[Task prompt]: What is needed is an exact copy of the entries below, with every picture left out.

[Data records]:
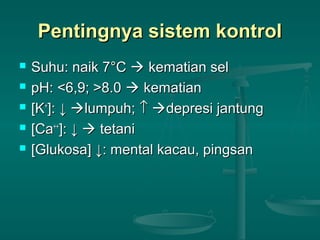 Pentingnya sistem kontrolPentingnya sistem kontrol
 Suhu: naik 7°CSuhu: naik 7°C  kematian selkematian sel
 pH: <6,9; >8.0pH: <6,9; >8.0  kematiankematian
 [K[K++
]:]: ↓↓ lumpuh;lumpuh; ↑↑ depresi jantungdepresi jantung
 [Ca[Ca++++
]:]: ↓↓  tetanitetani
 [Glukosa][Glukosa] ↓↓: mental kacau, pingsan: mental kacau, pingsan
 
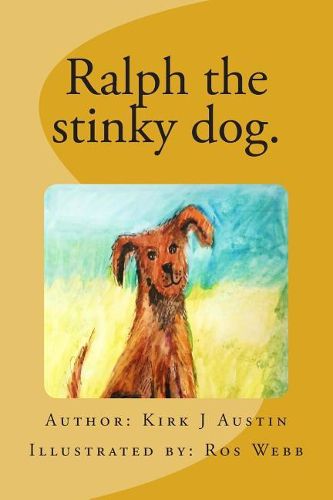 Cover image for Ralph the stinky dog.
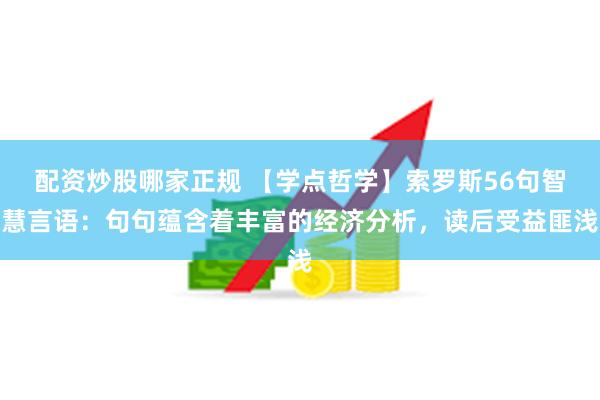 配资炒股哪家正规 【学点哲学】索罗斯56句智慧言语：句句蕴含着丰富的经济分析，读后受益匪浅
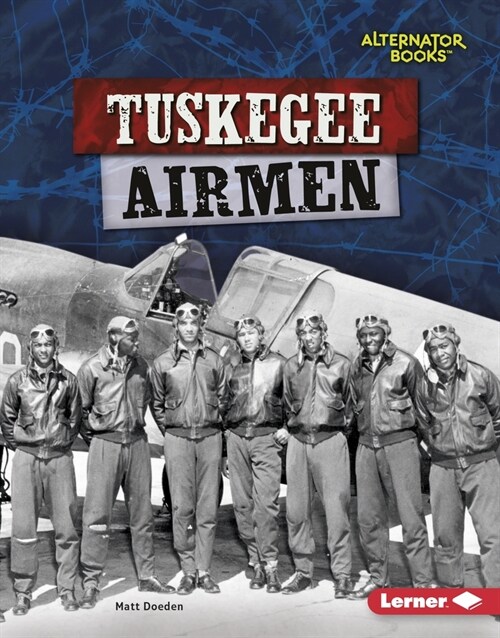 Tuskegee Airmen (Paperback)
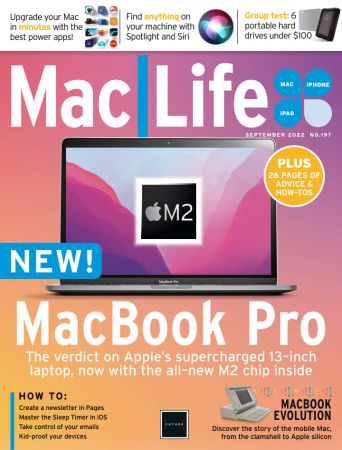 Mac Life UK - Issue 197, September 2022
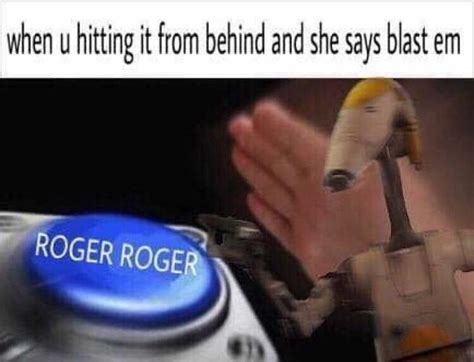 Roger Roger | Star wars memes, Funny pictures, Nerd humor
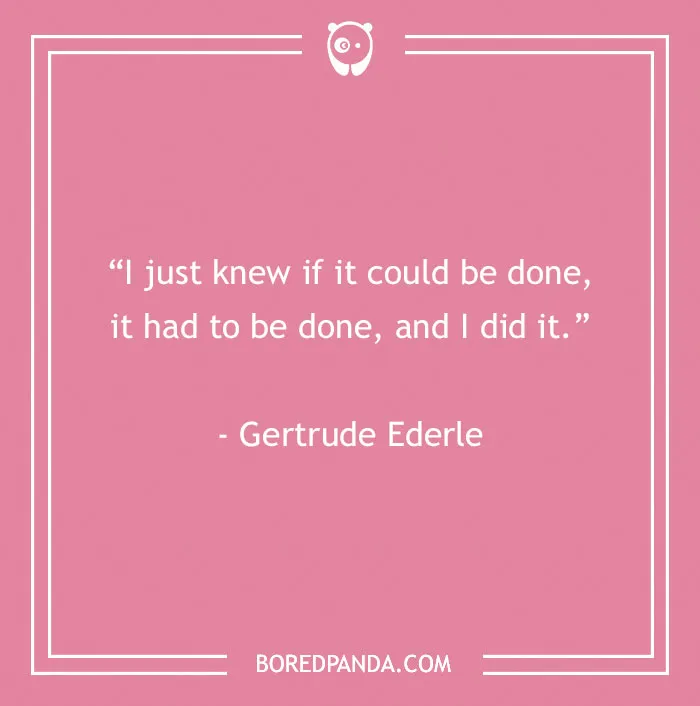 Inspirational sports quote by Gertrude Ederle on a pink background.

[Answer to the problem]:
 Pentingnya sistem kontrolPentingnya sistem kontrol
 Suhu: naik 7°CSuhu: naik 7°C  kematian selkematian sel
 pH: <6,9; >8.0pH: <6,9; >8.0  kematiankematian
 [K[K++
]:]: ↓↓ lumpuh;lumpuh; ↑↑ depresi jantungdepresi jantung
 [Ca[Ca++++
]:]: ↓↓  tetanitetani
 [Glukosa][Glukosa] ↓↓: mental kacau, pingsan: mental kacau, pingsan
 
 Cover image for Ralph the stinky dog.
 配资炒股哪家正规 【学点哲学】索罗斯56句智慧言语：句句蕴含着丰富的经济分析，读后受益匪浅
 Tuskegee Airmen (Paperback)
 Mac Life UK - Issue 197, September 2022
 Roger Roger | Star wars memes, Funny pictures, Nerd humor
 Inspirational sports quote by Gertrude Ederle on a pink background.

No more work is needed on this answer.